This iterative and evolutionary process allows AudioMuse-AI to automatically explore a vast parameter space and converge on a clustering solution that is well-suited to the underlying structure of your music library.

How Purity and Diversity Scores Are Calculated

The Purity and Diversity scores are custom-designed metrics used to evaluate the quality of clustered playlists based on their musical characteristics — especially mood. These scores guide the evolutionary clustering algorithm to balance two goals:

  • Purity — how well songs within a playlist reflect its core mood identity
  • Diversity — how different playlists are from one another in their dominant mood

These metrics apply consistently whether clustering is based on interpretable score vectors (like mood labels) or non-interpretable embeddings.

6.1 Forming the Playlist Profile

Each playlist (i.e., cluster) is assigned a personality profile — a vector that defines its musical identity.

  • If clustering used score vectors: The cluster centroid is directly interpretable — e.g., indie: 0.6, pop: 0.4, tempo: 0.8.

  • If clustering used embeddings: The system computes the average of the original score vectors of the songs in the playlist to form the profile.

The resulting profile determines the playlist’s top moods and dominant characteristics.

6.2 Mood Purity – Intra-Playlist Consistency

The Mood Purity score answers:

“How strongly do the songs in a playlist reflect its most defining moods?”

How it works:

  1. From the playlist’s profile, extract the top K moods.
  2. For each song:

  3. Check which of those moods also exist in the active_moods list — i.e., moods actually encoded in the song's feature vector.

  4. Among those, take the maximum score.
  5. Sum these values across all songs in the playlist.

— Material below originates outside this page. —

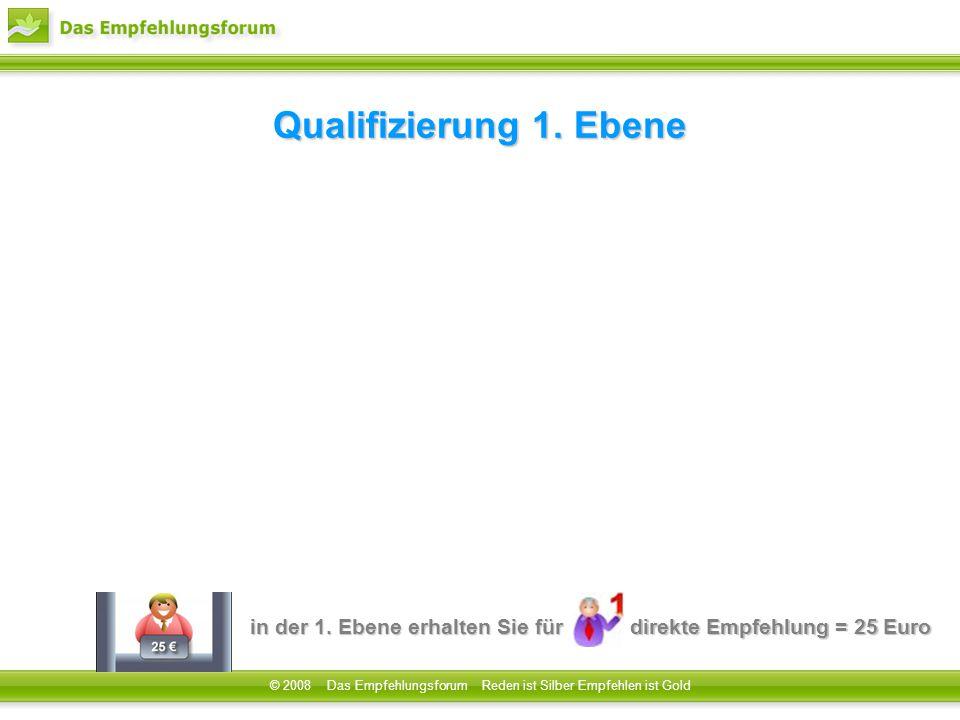 in der 1. Ebene erhalten Sie für direkte Empfehlung = 25 Euro © 2008 Das Empfehlungsforum Reden ist Silber Empfehlen ist Gold Qualifizierung1. Ebene Q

If a mood is in the top K but not in active_moods, it is skipped.

Example:

  • Playlist profile (top moods): pop: 0.6, indie: 0.4, vocal: 0.35
  • Top moods: ["pop", "indie", "vocal"]
  • Active moods in song features: ["indie", "rock", "vocal"] (pop is missing)
Song Mood Scores Used Moods (top ∩ active) Max Score (used)
A indie: 0.3, rock: 0.7, vocal: 0.6 indie, vocal 0.6
B indie: 0.4, rock: 0.45, vocal: 0.3 indie, vocal 0.4

pop is ignored — not in active_moods Raw Purity = 0.6 + 0.4 = 1.0

This score is:

  • Transformed using np.log1p
  • Normalized using LN_MOOD_PURITY_STATS

A high purity score means that most songs strongly match the playlist’s actual mood focus.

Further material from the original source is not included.